With the damage from record-breaking torrential rains continuing to spread in western Japan, more than 20,000 people remain stranded in Hiroshima, Ehime and Kochi prefectures on Wednesday, as local roads have been cut off or closed because of landslides, among other reasons.
As of noon on Wednesday, 169 people had died in 12 prefectures and 79 people were missing in seven prefectures, according to information compiled by the Yomiuri Shimbun.
Local governments are transporting food and water to isolated areas by helicopter and boat. However, completing restoration work and returning afflicted areas to normal is expected to take longer than initially thought.
According to data compiled by Hiroshima, Ehime and Kochi prefectures as of Tuesday afternoon, those stranded due to severed roads included about 20,000 people in about 10,400 households in Kure and Takehara, Hiroshima Prefecture; about 75 people in about 40 households in municipalities including Seiyo and Iyo in Ehime Prefecture; and about 230 people in about 150 households in municipalities including Aki and Otoyo in Kochi Prefecture. The Okayama prefectural government had not yet confirmed official figures.
The surface of a prefectural road in the town of Otoyo leading to three communities deep in the mountains collapsed, cutting off 58 people in 39 households. In one of the communities, residents had no electricity. Local government officials and others delivered food and water to the residents on foot. It will take at least two weeks to restore the road, according to the local government.
In Kure, where almost all of the isolated areas in Hiroshima Prefecture were located, the city government delivered food and water by boat to residents in the Yasuura district and other areas, with support from the Maritime Self-Defense Force and other entities.
In Seiyo, as roads were cut off by landslides, 71 people in 38 households in two communities were isolated.

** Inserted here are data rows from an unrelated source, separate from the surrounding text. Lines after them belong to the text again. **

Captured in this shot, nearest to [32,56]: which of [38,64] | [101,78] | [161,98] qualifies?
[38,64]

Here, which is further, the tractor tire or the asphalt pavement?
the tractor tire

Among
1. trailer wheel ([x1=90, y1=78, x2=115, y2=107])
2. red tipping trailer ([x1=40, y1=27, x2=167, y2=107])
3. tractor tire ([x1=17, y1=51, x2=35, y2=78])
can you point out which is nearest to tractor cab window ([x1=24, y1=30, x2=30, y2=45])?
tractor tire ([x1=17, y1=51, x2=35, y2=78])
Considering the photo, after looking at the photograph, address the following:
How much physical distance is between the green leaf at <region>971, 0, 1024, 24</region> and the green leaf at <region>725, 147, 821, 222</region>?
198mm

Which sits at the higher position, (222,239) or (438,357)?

According to the Land, Infrastructure, Transport and Tourism Ministry, as of 5 a.m. Wednesday, due to landslides, road surface collapse and for other reasons, the roads mainly in the Chugoku and Shikoku regions that were closed to traffic included eight sections on eight expressways, including the Sanyo Expressway, 83 sections on 48 national highways, and 632 sections on prefectural and ordinance-designated city roads.
Meanwhile, the disaster response headquarters of the Okayama prefectural government said on Wednesday that 26 people were newly missing in the Mabicho area in Kurashiki, in which 48 people had died after many houses were flooded. Before then, only one person had been reported missing, according to the headquarters. As a result of information gathering by related organizations, including the city government, police and fire and disaster authorities, the figure has significantly increased.
According to data compiled by the Fire and Disaster Management Agency as of 5:30 p.m. on Tuesday, at least 386 evacuation centers had opened and 8,049 people had been evacuated in 15 prefectures. The number has been going down as electricity and other infrastructure are restored.
On Wednesday, various parts of western Japan recorded 30 C or higher temperatures. As of noon on the day, the temperature in Ozu, Ehime Prefecture, was 34.2 C and in Hiroshima it was 31.8 C. It is important to take measures against heatstroke while search and rescue operations outside are being conducted and at evacuation centers.